** ACTIVITY A **
From the review of The Power of the Doctor, reproduce the passage between "It must be said, though, with" and "catch your breath.", inclusive.
** ACTIVITY B **
In the review of The Power of the Doctor, which regular character leaves the episode within its first 12 minutes?

** TEXT PASSAGE **
%%
It must be said, though, with nostalgia grenades exploding left, right and centre, they almost camouflage quite how messy the narrative was. “It’s all happening so fast,” the Doctor says at one point, prompting at least half the audience to nod in furious agreement. Chibnall’s ADHD storytelling can be exhausting (at least Moffat, no stranger to a mazy story, mostly kept his location-hopping to the pre-title sequence) and this one zig-zags around the globe like it’s an episode of Planet Earth on fast-forward, taking in Siberia, Romania, Russia, Naples, Bolivia and blink-and-miss-em trips to Ecuador, Indonesia and Iceland. Even the Marvel flicks that Chibnall seems to be in thrall to have moments of calm, but The Power of the Doctor moves at such an unrelenting lick that there’s barely time to catch your breath.
Chibnall’s everything-but-the-kitchen-sink approach to his final episode means that some elements inevitably come off worse than others. The Daleks’ inclusion seems especially redundant, crowding up an already heavily sardined story, while the AI-assisted return of Jo Martin’s ‘Fugitive Doctor’ seemed one cameo too many, especially considering it wasn’t even her. In fact, the story was so stuffed, the episode had to unload a regular – John Bishop’s Dan Lewis – in the first 12 minutes, while former companion Ryan’s absence (it’s been a trend that each Doctor’s former companions return for their regeneration episode, even it is for a spit and a cough) is explained away in just two lines (“Where’s Ryan?” the Doctor asks. “Patagonia,” says Graham).
%%
** RECORDS **
%%
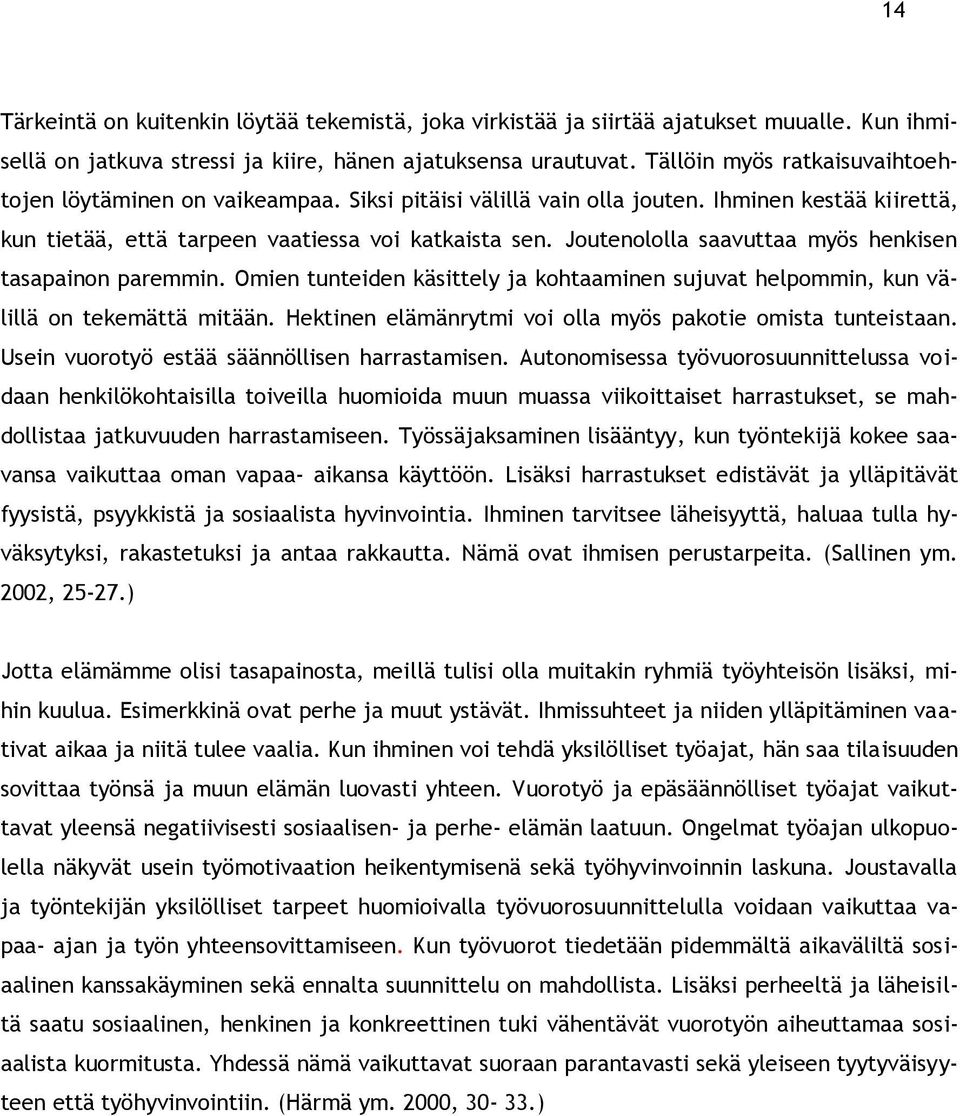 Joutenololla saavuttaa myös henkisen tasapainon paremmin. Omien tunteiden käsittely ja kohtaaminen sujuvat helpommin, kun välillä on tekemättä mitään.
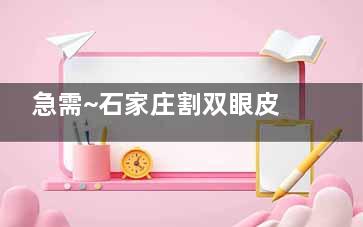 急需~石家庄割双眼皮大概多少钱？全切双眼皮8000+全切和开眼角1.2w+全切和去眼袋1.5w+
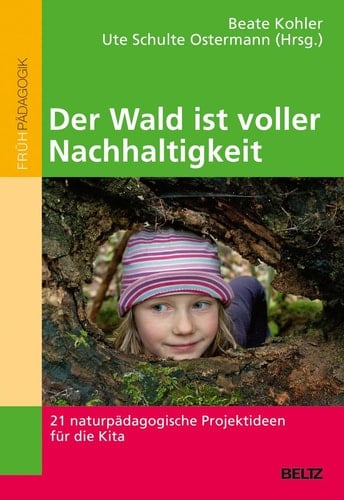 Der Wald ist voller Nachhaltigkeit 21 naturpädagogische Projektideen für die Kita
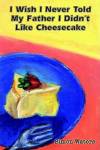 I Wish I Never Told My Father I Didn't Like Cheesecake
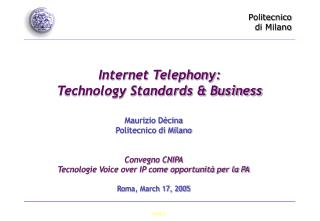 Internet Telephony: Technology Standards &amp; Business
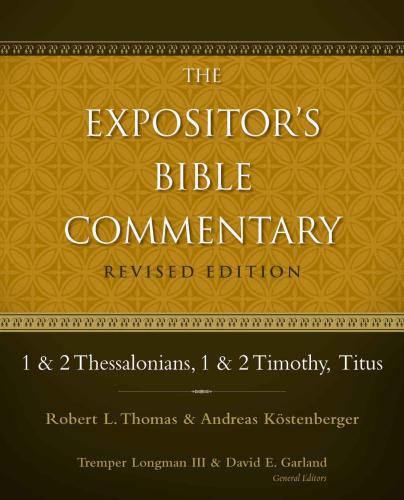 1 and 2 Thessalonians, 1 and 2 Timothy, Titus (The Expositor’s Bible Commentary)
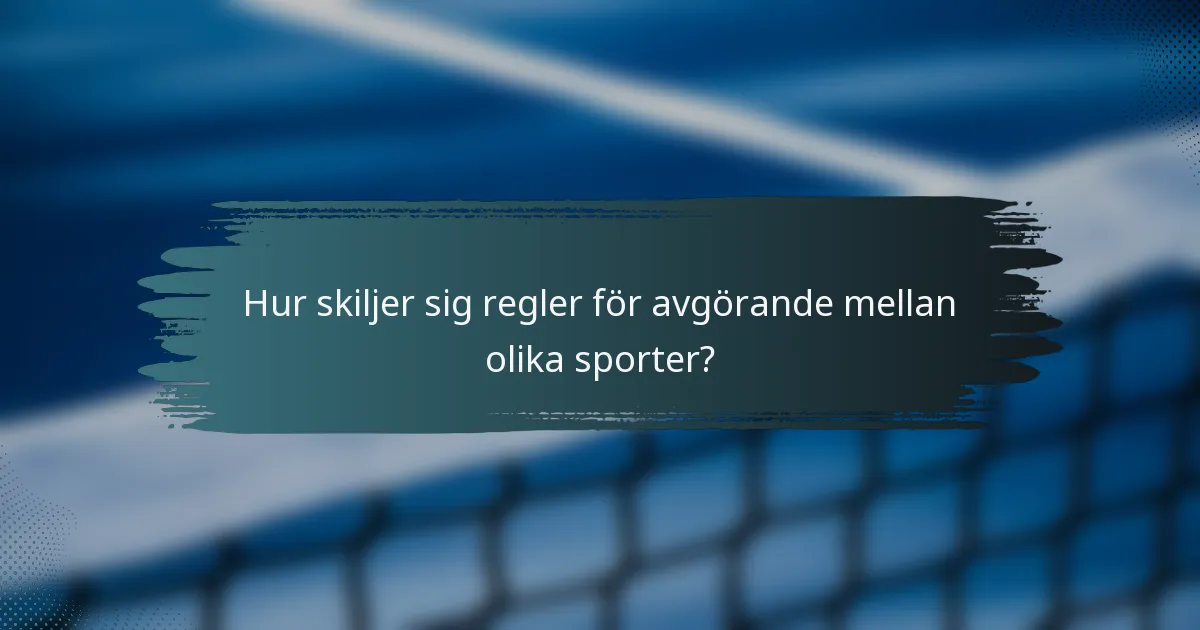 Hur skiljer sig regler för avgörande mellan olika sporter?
%%
%%
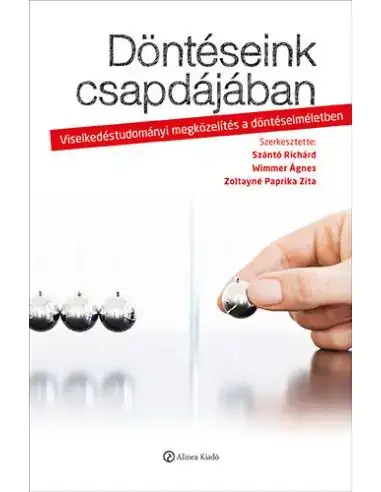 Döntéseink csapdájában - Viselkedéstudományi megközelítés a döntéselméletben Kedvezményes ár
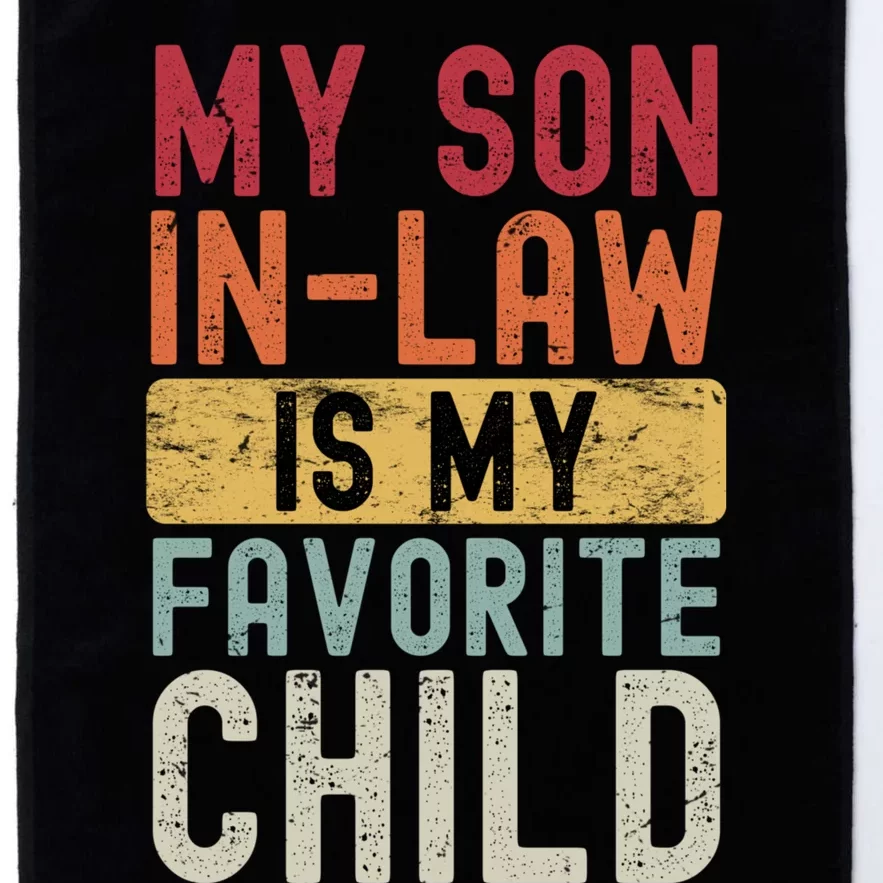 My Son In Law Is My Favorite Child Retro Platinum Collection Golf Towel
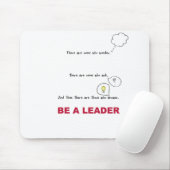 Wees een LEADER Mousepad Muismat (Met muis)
%%
** WRITTEN SOLUTION A **
It must be said, though, with nostalgia grenades exploding left, right and centre, they almost camouflage quite how messy the narrative was. “It’s all happening so fast,” the Doctor says at one point, prompting at least half the audience to nod in furious agreement. Chibnall’s ADHD storytelling can be exhausting (at least Moffat, no stranger to a mazy story, mostly kept his location-hopping to the pre-title sequence) and this one zig-zags around the globe like it’s an episode of Planet Earth on fast-forward, taking in Siberia, Romania, Russia, Naples, Bolivia and blink-and-miss-em trips to Ecuador, Indonesia and Iceland. Even the Marvel flicks that Chibnall seems to be in thrall to have moments of calm, but The Power of the Doctor moves at such an unrelenting lick that there’s barely time to catch your breath.

** WRITTEN SOLUTION B **
Dan Lewis, played by John Bishop.